Le général Lecointre ne pensait sans doute pas que ses deux étoiles éblouiraient les journalistes présents, ni qu'il pouvait compter sur un corporatisme élargi de la profession, eu égard à la carte de presse d'une de ses filles. En tout cas, il ne s'attendait sûrement pas à être pris à partie avec une telle virulence par Hervé Ghesquière, le journaliste de France 3, ancien otage des Talibans.

 

Ce 2 octobre, à l'occasion des Assises du journalisme, le général commandant la place d'armes de Poitiers vient expliquer dans le grand auditorium de sa ville ce que son expérience d'ancien combattant en Afrique lui a appris: «Toutes les valeurs républicaines de notre armée, on les doit aussi au fait qu'on agit en public, devant l'opinion.» Pour le haut gradé, le journaliste est un allié car il rappelle aux hommes d'un corps expéditionnaire qu'ils se battent sous les yeux de la nation, même si, reconnaît-il, il peut compliquer la tâche du soldat tant il est vrai que la presse amène le politique à «réagir à l'émotion».

 

Jérôme Bouvier, président des Assises, se souvient de son intervention un an plus tôt parmi le public: «Il avait frappé tout le monde en disant qu'entre l'acte de guerre et la barbarie, la frontière est ténue, et que l'une des vertus du journaliste est d'éviter au soldat de sombrer dans cette barbarie», se souvient-il, précisant que c'est ce qui lui a donné l'idée de l'inviter à débattre.

 

Un échange à vif


Une défense et illustration des intérêts convergents entre journalisme et la Grande Muette? Il n'en fallait pas plus pour faire sortir Hervé Ghesquière de ses gonds, quitte à lui faire oublier son rôle d'animateur d'un débat sur le «Printemps arabe des journalistes». Se tournant vers le général, il est alors revenu à la charge sur l'affaire qui l'habite tout entier depuis la sortie de son livre 547 jours (éd. Albin Michel): «Le colonel Thierry Burkhard, porte-parole du ministère de la Défense, a laissé entendre que, pendant 547 jours, 27 Français avaient été tués pendant qu'on nous cherchait, a-t-il lâché, mais aucun soldat français n'a été tué à cause de Ghesquière et Taponier, ou qu'on me démontre le contraire.»

 

L'échange, vif, ou plutôt à vif, n'a pas ébranlé la belle tenue du général. Mais le reporter a dit clairement ce qu'il en était des relations du journaliste avec l'armée française: «On peut avoir les meilleurs rapports avec les gens que nous filmons, s'il n'y a pas d'empathie, cela ne sert à rien. Or là, en reportage, vous avez un officier français à côté de vous qui vous empêche d'avoir des relations sereines avec les militaires. Aux Etats-Unis, les officiers de presse font le show mais ils vous rendent aussi la vie facile pendant deux ou trois jours.»

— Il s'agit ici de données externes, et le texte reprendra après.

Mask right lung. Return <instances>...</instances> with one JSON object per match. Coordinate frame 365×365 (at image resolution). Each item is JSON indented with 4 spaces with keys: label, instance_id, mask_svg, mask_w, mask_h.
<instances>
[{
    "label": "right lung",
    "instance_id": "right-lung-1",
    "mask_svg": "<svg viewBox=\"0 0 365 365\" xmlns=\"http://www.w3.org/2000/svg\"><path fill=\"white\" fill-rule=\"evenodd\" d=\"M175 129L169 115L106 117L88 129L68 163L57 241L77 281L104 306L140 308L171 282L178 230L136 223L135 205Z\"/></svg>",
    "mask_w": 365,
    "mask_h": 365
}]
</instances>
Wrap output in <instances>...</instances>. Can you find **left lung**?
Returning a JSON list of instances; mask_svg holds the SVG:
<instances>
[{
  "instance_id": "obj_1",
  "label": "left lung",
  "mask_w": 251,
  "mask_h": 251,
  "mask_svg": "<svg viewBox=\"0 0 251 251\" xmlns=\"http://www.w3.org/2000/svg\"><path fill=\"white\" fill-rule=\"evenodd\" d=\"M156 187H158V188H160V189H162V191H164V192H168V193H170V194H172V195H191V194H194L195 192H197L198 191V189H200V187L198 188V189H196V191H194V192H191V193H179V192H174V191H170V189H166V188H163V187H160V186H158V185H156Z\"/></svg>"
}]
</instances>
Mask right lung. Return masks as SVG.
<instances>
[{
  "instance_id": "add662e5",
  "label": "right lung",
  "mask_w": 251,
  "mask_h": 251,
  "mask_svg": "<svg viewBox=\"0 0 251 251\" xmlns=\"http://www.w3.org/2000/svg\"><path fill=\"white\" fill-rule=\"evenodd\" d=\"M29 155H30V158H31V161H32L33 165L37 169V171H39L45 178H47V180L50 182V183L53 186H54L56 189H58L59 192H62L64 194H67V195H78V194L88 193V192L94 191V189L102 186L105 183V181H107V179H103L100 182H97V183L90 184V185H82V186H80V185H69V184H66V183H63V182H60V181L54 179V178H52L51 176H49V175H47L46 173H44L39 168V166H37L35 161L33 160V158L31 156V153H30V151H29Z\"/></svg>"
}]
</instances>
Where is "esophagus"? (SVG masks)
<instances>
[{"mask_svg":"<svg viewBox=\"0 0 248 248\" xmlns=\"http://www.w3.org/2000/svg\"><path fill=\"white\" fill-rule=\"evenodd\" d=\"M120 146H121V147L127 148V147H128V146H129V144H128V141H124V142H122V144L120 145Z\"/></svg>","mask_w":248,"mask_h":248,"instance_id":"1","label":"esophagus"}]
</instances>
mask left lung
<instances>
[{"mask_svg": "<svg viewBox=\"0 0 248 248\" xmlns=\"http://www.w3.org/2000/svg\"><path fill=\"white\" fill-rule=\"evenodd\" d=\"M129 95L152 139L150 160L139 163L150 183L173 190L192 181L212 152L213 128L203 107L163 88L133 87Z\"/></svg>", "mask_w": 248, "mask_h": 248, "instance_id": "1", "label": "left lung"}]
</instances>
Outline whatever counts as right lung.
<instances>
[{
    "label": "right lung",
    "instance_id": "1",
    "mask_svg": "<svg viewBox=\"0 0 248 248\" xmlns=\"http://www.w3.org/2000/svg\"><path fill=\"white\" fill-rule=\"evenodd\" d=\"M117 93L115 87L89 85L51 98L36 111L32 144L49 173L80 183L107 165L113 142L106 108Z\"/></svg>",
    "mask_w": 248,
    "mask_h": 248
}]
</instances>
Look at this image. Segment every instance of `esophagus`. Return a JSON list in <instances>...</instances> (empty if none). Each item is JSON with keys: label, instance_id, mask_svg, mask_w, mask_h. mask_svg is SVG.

Hervé Ghéquière est poursuivi en diffamation pour avoir traité de «lâche» le lieutenant-colonel Fouquereau, l'ex-responsable du service de presse de l'Armée à Kaboul, qui a refusé de le rencontrer pour son livre. Il le soupçonne d'être à l'origine des accusations d'imprudence portées au plus haut sommet de l'Etat contre les deux journalistes de France 3.

 

Mais l'affaire, qui sera jugée le 8 janvier, comporte aussi sa part d'éléments plus structurels. Pour qu'il aille avec Taponier en Afghanistan, raconte Hervé Ghesquière, son directeur Paul Nahon et son rédacteur en chef Lionel de Coninck ont dû promettre un "tribute to the troops, un beau reportage en l'honneur des troupes". "Si on ne fait pas ça, ajoute-t-il, se ferme la double porte du ministère de la Défense et de l'état major". Mais le chien de garde peut-il être au service de la démocratie sans chercher à sortir de sa niche? "C'est un espoir illusoire de penser qu'on arrive à contrôler l'information", reconnaît le général.